### GIVEN PASSAGE
The walls had no parapets to protect soldiers manning them and no bastions to allow for enfilading fire on enemy soldiers at its walls. To defend it successfully against the force Santa Anna would eventually bring, Travis and Bowie would have needed several hundred more men than the 189 or so they would have when the final assault was made.

'I shall never surrender or retreat'

On February 23rd, after a very hard march through some cold weather that included a major snowstorm during what the Texians called a “Blue Norther,” Santa Anna’s troops began to arrive in San Antonio. All the Texian troops retired to the Alamo as the Mexican army began to arrive and gather around the town.

Though no one expected the Mexicans to give up Texas without a fight, and there had been rumors that a Mexican force was marching north for some time, Travis and Bowie did not believe Santa Anna would attempt a massive invasion until the winter was over. Santa Anna’s large force had achieved nearly total surprise.

(Stored items)
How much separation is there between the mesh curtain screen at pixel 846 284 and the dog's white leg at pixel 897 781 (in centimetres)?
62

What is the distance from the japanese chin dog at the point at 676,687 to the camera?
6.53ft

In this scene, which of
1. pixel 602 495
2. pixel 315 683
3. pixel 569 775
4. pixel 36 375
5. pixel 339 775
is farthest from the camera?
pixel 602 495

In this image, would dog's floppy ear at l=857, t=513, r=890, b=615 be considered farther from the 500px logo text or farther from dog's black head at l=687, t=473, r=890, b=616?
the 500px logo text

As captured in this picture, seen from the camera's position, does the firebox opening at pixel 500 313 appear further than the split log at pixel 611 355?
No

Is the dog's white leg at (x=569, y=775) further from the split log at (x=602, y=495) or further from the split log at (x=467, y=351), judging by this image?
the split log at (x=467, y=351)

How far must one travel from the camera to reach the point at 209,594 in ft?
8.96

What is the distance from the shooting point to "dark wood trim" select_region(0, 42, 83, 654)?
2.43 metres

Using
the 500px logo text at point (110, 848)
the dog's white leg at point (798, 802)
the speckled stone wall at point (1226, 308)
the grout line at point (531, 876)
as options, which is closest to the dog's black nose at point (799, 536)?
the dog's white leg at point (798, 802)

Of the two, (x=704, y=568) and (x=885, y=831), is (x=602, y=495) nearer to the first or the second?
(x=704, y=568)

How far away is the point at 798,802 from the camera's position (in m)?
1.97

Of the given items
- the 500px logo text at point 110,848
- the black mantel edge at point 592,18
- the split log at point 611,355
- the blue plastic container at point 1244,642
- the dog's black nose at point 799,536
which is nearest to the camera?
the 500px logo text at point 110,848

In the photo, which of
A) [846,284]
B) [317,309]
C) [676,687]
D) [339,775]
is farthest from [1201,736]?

### EXERCISES TO COMPLETE
1. Please write out the Alamo passage from "Though no one" through "nearly total surprise.".
2. For each statement, say whether the Alamo passage agrees with it, answering yes or no and quoting the deciding words. (a) The Texian troops withdrew to the Alamo as the Mexican army arrived. (b) The Alamo's walls had bastions that allowed enfilading fire. (c) Travis and Bowie expected a massive invasion before the end of winter.

### FULL SOLUTIONS
1.
Though no one expected the Mexicans to give up Texas without a fight, and there had been rumors that a Mexican force was marching north for some time, Travis and Bowie did not believe Santa Anna would attempt a massive invasion until the winter was over. Santa Anna’s large force had achieved nearly total surprise.

2.
(a) Yes: "All the Texian troops retired to the Alamo as the Mexican army began to arrive"
(b) No: "no bastions to allow for enfilading fire on enemy soldiers at its walls"
(c) No: "Travis and Bowie did not believe Santa Anna would attempt a massive invasion until the winter was over"